Наступала тогда крайняя пора. Железо заедино с ползучей подлостью опустошало страну. Тыл и фронт разделились пустыней, и по ней в зловещем молчаньи бежали неубитые на фронте. Облако возмущения неотступно следовало за ними. — Как-то в сумерки, когда падал первый снег, приходили к Маше два мальчика, дети рабочих из депо, просили чего-нибудь красного. От отцов они уже знали что-то, но первый отмалчивался, а второй лишь улыбался своему сокровенному знанию. Маша вынесла им давнишнее платьице, в котором впервые встретилась с Митей, и непонимающе глядела, как они вертели его в руках, прикидывая длину и ширину. Ее задержанные силы напряглись; она поддалась тому скрытому волнению, которым были напитаны воздух, ветер и первооктябрьский снег.

— И я… и я с вами… — потянулась она, готовая бежать с ребятами в одной кофточке. Но они усмехнулись ее неумеренному рвению, переглянулись и ушли.

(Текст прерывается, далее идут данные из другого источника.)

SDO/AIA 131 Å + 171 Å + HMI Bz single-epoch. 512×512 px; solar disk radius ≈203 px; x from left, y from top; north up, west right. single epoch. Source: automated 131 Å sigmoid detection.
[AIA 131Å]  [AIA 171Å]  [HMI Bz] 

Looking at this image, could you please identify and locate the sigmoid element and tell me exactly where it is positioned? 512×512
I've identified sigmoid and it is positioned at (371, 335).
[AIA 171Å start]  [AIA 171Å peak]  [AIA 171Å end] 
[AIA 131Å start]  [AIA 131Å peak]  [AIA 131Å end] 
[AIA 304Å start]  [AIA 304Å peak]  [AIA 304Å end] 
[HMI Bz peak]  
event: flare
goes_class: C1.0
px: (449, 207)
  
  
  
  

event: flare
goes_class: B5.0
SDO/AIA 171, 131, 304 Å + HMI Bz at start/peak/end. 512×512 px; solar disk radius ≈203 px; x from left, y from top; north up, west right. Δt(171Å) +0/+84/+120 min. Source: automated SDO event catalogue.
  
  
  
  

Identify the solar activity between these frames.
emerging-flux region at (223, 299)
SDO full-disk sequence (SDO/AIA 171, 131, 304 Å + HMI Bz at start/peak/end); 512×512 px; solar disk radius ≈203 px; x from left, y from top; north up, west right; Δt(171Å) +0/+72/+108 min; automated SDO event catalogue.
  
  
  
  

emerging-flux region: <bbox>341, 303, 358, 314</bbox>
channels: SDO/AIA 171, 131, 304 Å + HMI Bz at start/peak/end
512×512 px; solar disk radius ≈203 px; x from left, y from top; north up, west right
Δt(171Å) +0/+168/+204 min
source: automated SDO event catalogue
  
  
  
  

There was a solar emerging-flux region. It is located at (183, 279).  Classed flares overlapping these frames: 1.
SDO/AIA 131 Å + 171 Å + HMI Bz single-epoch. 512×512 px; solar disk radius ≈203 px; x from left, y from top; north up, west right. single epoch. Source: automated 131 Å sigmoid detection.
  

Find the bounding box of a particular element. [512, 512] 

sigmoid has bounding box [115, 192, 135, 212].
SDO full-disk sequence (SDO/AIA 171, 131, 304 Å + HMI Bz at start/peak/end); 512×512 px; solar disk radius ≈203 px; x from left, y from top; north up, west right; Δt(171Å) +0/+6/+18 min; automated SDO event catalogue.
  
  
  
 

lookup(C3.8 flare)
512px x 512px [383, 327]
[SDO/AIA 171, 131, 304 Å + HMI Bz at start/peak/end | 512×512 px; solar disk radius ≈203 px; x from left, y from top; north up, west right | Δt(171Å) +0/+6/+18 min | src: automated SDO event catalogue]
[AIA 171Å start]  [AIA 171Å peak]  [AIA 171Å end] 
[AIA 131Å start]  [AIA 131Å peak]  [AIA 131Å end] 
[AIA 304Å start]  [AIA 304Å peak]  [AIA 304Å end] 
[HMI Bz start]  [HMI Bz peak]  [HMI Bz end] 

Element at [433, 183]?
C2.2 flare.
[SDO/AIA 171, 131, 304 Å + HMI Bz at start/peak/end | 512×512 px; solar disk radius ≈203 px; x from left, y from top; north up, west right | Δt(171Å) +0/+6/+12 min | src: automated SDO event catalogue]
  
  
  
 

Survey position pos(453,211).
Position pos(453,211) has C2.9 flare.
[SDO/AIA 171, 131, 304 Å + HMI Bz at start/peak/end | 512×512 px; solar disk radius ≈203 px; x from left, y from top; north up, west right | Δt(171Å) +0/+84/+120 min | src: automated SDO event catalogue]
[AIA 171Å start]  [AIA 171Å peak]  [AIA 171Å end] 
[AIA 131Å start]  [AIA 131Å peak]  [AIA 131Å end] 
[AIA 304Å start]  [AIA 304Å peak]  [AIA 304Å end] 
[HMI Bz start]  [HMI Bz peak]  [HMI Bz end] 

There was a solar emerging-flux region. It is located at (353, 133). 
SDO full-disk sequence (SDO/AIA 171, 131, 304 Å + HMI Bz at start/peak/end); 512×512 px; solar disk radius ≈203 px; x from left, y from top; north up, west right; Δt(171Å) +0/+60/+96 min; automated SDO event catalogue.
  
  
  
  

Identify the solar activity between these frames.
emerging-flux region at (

А через час вдоль единственной роговской улицы прошли железнодорожные эти ребятки, построившись по-четверо в ряд, хоть и всего-то их было не более дюжины. Неразборчивость их лиц соответствовала их угрюмому молчанью. Потом они запели в один голос и очень нестройно. Маша подбежала к ним ближе и узнала в размахивающем руками старичке учителя, никогда дотоле не подозрительного. Тут она увидела и платьице свое, разорванное и сшитое заново в длинную полосу. Ветер рвал ее, навязанную на палку, и простенький ситец играл и шумел с буйством шемаханского алого шелка. Зависть одиночества уколола машино сердце.

Промокшая, она вернулась в дом и спугнула от окна хохочущих женихов. Начальник Соколовский подбежал к ней с приветствием и уже пододвинул кресло.

— Кобел… кобел недостреленный! — вяло сказала Маша, глядя ему в ноги и поворачиваясь уходить.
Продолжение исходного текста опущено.